§ Work required: Write out all the material verbatim, line by line.

§ Exercise materials:
+---+

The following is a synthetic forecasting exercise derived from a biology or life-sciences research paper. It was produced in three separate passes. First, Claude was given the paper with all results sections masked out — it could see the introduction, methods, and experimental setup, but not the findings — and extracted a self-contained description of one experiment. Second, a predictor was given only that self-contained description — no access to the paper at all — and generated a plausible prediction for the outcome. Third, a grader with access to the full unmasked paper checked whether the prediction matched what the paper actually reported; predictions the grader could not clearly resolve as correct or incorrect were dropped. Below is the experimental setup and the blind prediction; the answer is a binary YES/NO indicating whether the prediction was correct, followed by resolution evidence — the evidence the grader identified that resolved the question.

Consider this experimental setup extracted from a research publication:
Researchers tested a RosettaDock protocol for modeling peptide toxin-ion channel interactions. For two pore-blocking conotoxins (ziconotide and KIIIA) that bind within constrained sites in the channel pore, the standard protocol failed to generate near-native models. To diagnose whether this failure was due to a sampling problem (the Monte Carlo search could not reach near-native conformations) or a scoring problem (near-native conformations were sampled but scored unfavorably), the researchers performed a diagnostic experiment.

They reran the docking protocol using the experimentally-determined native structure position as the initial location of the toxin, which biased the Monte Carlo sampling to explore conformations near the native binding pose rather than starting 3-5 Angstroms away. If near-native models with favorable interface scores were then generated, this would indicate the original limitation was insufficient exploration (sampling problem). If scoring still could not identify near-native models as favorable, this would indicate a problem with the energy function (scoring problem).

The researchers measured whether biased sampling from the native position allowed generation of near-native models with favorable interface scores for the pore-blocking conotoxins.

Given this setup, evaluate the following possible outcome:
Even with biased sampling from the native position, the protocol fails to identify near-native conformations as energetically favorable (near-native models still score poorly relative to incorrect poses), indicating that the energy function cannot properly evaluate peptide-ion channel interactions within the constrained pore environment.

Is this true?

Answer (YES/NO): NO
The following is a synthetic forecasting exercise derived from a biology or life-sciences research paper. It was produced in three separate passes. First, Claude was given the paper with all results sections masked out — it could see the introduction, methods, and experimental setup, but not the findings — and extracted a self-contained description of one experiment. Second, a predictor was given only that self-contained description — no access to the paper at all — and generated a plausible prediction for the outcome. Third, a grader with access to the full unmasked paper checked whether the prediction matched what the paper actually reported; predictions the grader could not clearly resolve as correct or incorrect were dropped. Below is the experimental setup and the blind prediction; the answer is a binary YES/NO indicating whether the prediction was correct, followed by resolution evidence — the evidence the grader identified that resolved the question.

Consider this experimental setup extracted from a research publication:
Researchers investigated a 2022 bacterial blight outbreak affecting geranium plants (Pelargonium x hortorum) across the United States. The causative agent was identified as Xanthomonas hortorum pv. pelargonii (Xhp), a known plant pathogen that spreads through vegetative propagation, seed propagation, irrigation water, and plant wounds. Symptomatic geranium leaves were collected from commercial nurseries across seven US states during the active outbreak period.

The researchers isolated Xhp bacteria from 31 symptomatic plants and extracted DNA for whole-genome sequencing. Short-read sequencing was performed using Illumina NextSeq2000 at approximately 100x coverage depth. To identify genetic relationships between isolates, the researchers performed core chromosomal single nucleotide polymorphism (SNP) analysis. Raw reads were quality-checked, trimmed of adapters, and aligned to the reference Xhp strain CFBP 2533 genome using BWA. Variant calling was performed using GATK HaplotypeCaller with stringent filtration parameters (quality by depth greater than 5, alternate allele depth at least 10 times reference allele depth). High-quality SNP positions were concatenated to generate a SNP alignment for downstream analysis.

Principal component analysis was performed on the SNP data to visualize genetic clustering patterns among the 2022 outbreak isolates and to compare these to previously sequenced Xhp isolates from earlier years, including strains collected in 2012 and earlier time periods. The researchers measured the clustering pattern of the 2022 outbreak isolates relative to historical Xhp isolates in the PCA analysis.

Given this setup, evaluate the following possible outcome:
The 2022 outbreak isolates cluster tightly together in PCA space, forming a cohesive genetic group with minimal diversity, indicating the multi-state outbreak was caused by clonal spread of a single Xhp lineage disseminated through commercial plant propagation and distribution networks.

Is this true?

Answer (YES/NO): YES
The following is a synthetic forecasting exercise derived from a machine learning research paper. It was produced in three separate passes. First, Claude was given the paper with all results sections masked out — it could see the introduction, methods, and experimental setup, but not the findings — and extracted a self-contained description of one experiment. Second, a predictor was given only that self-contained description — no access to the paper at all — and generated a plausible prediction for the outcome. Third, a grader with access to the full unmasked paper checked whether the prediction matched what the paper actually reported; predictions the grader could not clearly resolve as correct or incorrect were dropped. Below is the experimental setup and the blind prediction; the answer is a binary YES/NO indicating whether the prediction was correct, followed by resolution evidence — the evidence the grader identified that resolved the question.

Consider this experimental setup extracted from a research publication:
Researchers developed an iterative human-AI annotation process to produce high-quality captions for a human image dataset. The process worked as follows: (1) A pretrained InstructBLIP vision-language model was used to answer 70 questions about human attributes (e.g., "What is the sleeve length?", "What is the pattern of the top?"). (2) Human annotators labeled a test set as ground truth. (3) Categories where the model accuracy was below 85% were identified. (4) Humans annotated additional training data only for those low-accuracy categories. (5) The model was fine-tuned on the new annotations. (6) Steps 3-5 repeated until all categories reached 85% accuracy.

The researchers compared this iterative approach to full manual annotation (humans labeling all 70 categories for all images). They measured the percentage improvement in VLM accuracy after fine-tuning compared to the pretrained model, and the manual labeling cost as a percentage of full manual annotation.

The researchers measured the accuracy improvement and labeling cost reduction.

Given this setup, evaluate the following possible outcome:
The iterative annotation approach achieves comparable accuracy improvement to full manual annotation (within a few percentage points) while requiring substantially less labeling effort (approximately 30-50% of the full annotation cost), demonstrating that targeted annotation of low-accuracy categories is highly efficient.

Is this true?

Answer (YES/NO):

+---+

§ Result:
The following is a synthetic forecasting exercise derived from a biology or life-sciences research paper. It was produced in three separate passes. First, Claude was given the paper with all results sections masked out — it could see the introduction, methods, and experimental setup, but not the findings — and extracted a self-contained description of one experiment. Second, a predictor was given only that self-contained description — no access to the paper at all — and generated a plausible prediction for the outcome. Third, a grader with access to the full unmasked paper checked whether the prediction matched what the paper actually reported; predictions the grader could not clearly resolve as correct or incorrect were dropped. Below is the experimental setup and the blind prediction; the answer is a binary YES/NO indicating whether the prediction was correct, followed by resolution evidence — the evidence the grader identified that resolved the question.

Consider this experimental setup extracted from a research publication:
Researchers tested a RosettaDock protocol for modeling peptide toxin-ion channel interactions. For two pore-blocking conotoxins (ziconotide and KIIIA) that bind within constrained sites in the channel pore, the standard protocol failed to generate near-native models. To diagnose whether this failure was due to a sampling problem (the Monte Carlo search could not reach near-native conformations) or a scoring problem (near-native conformations were sampled but scored unfavorably), the researchers performed a diagnostic experiment.

They reran the docking protocol using the experimentally-determined native structure position as the initial location of the toxin, which biased the Monte Carlo sampling to explore conformations near the native binding pose rather than starting 3-5 Angstroms away. If near-native models with favorable interface scores were then generated, this would indicate the original limitation was insufficient exploration (sampling problem). If scoring still could not identify near-native models as favorable, this would indicate a problem with the energy function (scoring problem).

The researchers measured whether biased sampling from the native position allowed generation of near-native models with favorable interface scores for the pore-blocking conotoxins.

Given this setup, evaluate the following possible outcome:
Even with biased sampling from the native position, the protocol fails to identify near-native conformations as energetically favorable (near-native models still score poorly relative to incorrect poses), indicating that the energy function cannot properly evaluate peptide-ion channel interactions within the constrained pore environment.

Is this true?

Answer (YES/NO): NO
The following is a synthetic forecasting exercise derived from a biology or life-sciences research paper. It was produced in three separate passes. First, Claude was given the paper with all results sections masked out — it could see the introduction, methods, and experimental setup, but not the findings — and extracted a self-contained description of one experiment. Second, a predictor was given only that self-contained description — no access to the paper at all — and generated a plausible prediction for the outcome. Third, a grader with access to the full unmasked paper checked whether the prediction matched what the paper actually reported; predictions the grader could not clearly resolve as correct or incorrect were dropped. Below is the experimental setup and the blind prediction; the answer is a binary YES/NO indicating whether the prediction was correct, followed by resolution evidence — the evidence the grader identified that resolved the question.

Consider this experimental setup extracted from a research publication:
Researchers investigated a 2022 bacterial blight outbreak affecting geranium plants (Pelargonium x hortorum) across the United States. The causative agent was identified as Xanthomonas hortorum pv. pelargonii (Xhp), a known plant pathogen that spreads through vegetative propagation, seed propagation, irrigation water, and plant wounds. Symptomatic geranium leaves were collected from commercial nurseries across seven US states during the active outbreak period.

The researchers isolated Xhp bacteria from 31 symptomatic plants and extracted DNA for whole-genome sequencing. Short-read sequencing was performed using Illumina NextSeq2000 at approximately 100x coverage depth. To identify genetic relationships between isolates, the researchers performed core chromosomal single nucleotide polymorphism (SNP) analysis. Raw reads were quality-checked, trimmed of adapters, and aligned to the reference Xhp strain CFBP 2533 genome using BWA. Variant calling was performed using GATK HaplotypeCaller with stringent filtration parameters (quality by depth greater than 5, alternate allele depth at least 10 times reference allele depth). High-quality SNP positions were concatenated to generate a SNP alignment for downstream analysis.

Principal component analysis was performed on the SNP data to visualize genetic clustering patterns among the 2022 outbreak isolates and to compare these to previously sequenced Xhp isolates from earlier years, including strains collected in 2012 and earlier time periods. The researchers measured the clustering pattern of the 2022 outbreak isolates relative to historical Xhp isolates in the PCA analysis.

Given this setup, evaluate the following possible outcome:
The 2022 outbreak isolates cluster tightly together in PCA space, forming a cohesive genetic group with minimal diversity, indicating the multi-state outbreak was caused by clonal spread of a single Xhp lineage disseminated through commercial plant propagation and distribution networks.

Is this true?

Answer (YES/NO): YES
The following is a synthetic forecasting exercise derived from a machine learning research paper. It was produced in three separate passes. First, Claude was given the paper with all results sections masked out — it could see the introduction, methods, and experimental setup, but not the findings — and extracted a self-contained description of one experiment. Second, a predictor was given only that self-contained description — no access to the paper at all — and generated a plausible prediction for the outcome. Third, a grader with access to the full unmasked paper checked whether the prediction matched what the paper actually reported; predictions the grader could not clearly resolve as correct or incorrect were dropped. Below is the experimental setup and the blind prediction; the answer is a binary YES/NO indicating whether the prediction was correct, followed by resolution evidence — the evidence the grader identified that resolved the question.

Consider this experimental setup extracted from a research publication:
Researchers developed an iterative human-AI annotation process to produce high-quality captions for a human image dataset. The process worked as follows: (1) A pretrained InstructBLIP vision-language model was used to answer 70 questions about human attributes (e.g., "What is the sleeve length?", "What is the pattern of the top?"). (2) Human annotators labeled a test set as ground truth. (3) Categories where the model accuracy was below 85% were identified. (4) Humans annotated additional training data only for those low-accuracy categories. (5) The model was fine-tuned on the new annotations. (6) Steps 3-5 repeated until all categories reached 85% accuracy.

The researchers compared this iterative approach to full manual annotation (humans labeling all 70 categories for all images). They measured the percentage improvement in VLM accuracy after fine-tuning compared to the pretrained model, and the manual labeling cost as a percentage of full manual annotation.

The researchers measured the accuracy improvement and labeling cost reduction.

Given this setup, evaluate the following possible outcome:
The iterative annotation approach achieves comparable accuracy improvement to full manual annotation (within a few percentage points) while requiring substantially less labeling effort (approximately 30-50% of the full annotation cost), demonstrating that targeted annotation of low-accuracy categories is highly efficient.

Is this true?

Answer (YES/NO):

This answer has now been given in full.